Thank you to all of you who took the time to reach out with a like or thumb’s up. Thank you to those that took the time to write a comment. I was kind of drowning in my own head yesterday, consumed with thoughts that were not nice or kind. Mired in my own self loathing. I really needed something powerful to counterbalance me. And the universe sent me all of you. Thank you.
I hadn’t a clue that making this one slight change would give me the boost that I needed. This made me think about how all the tiny kindnesses I do that seemingly mean nothing to me, might mean to someone else. How I have an opportunity every day to do many small acts that might be huge to someone else. My profile photo changed yesterday showed me how much we are all interconnected. How much we are all out there in cyberspace, linked across the inter webs in our joy, sadness, suffering and just plain old daily living.
It made me think of the pebble in the pond. How one tiny post can change someone’s whole day. And how contagious that change can be for others. I felt lighter and less loathing, I was able to relax a little more and lighten up. I was able to sit and talk to my daughter free of self. Just sit and cuddle with her on the couch. The posts gave me that. A little buoyancy on a day when I felt like I was sinking.

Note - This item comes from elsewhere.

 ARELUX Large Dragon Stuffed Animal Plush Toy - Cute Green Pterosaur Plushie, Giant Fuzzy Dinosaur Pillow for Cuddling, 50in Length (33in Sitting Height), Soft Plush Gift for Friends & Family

Made me see how powerful one post can be. Made me see that if I am ever wondering what I can do to help another, it really can be as simple as liking a post or making a kind comment. I have no idea the suffering that might be on the other side of that post. I am going to be more mindful about that...more conscious of what I read and how I react to it. Realizing that every action I take in this life, has a consequence. I can really be more intentional about my presence in this world. How I show up. How I do this life.
Yesterday, I got some much needed uplifting. I didn’t ask for it. I didn’t even know that I needed it. Thank you. Thank you to all the people who took the time to give to me. I felt it. It mattered.
Thank you also to my friend Jayme who brought me lavender. She just does kind stuff like that all the time. Just shows up and brings just the right tiny token to show she cares. She is thinking about you. Tells you in a concrete way - “you matter to me." Flowers always say “I care." Thank you my dear friend for bring me evidence of my worth.
My experience yesterday changed me. I now feel like I have this amazing tool at my disposal to effectuate change in other people’s lives. I can make a difference, a tiny, small but important difference. Social media changed for me yesterday. I kind of did it half hearted. Not really being a person that puts it all out there in that way. Yesterday, I saw the power of connection in action and I am going to consciously use my social media access to uplift others. I am going to try to read through the Facebook happy and see where there is a post that perhaps is making a request like I did yesterday...”Please see me. I need to be seen today.” I didn’t know that I was saying that...but I do now. I am going to change my lens for viewing social media. I am going to see where I can bring a little light. Giving back what was so freely given to me.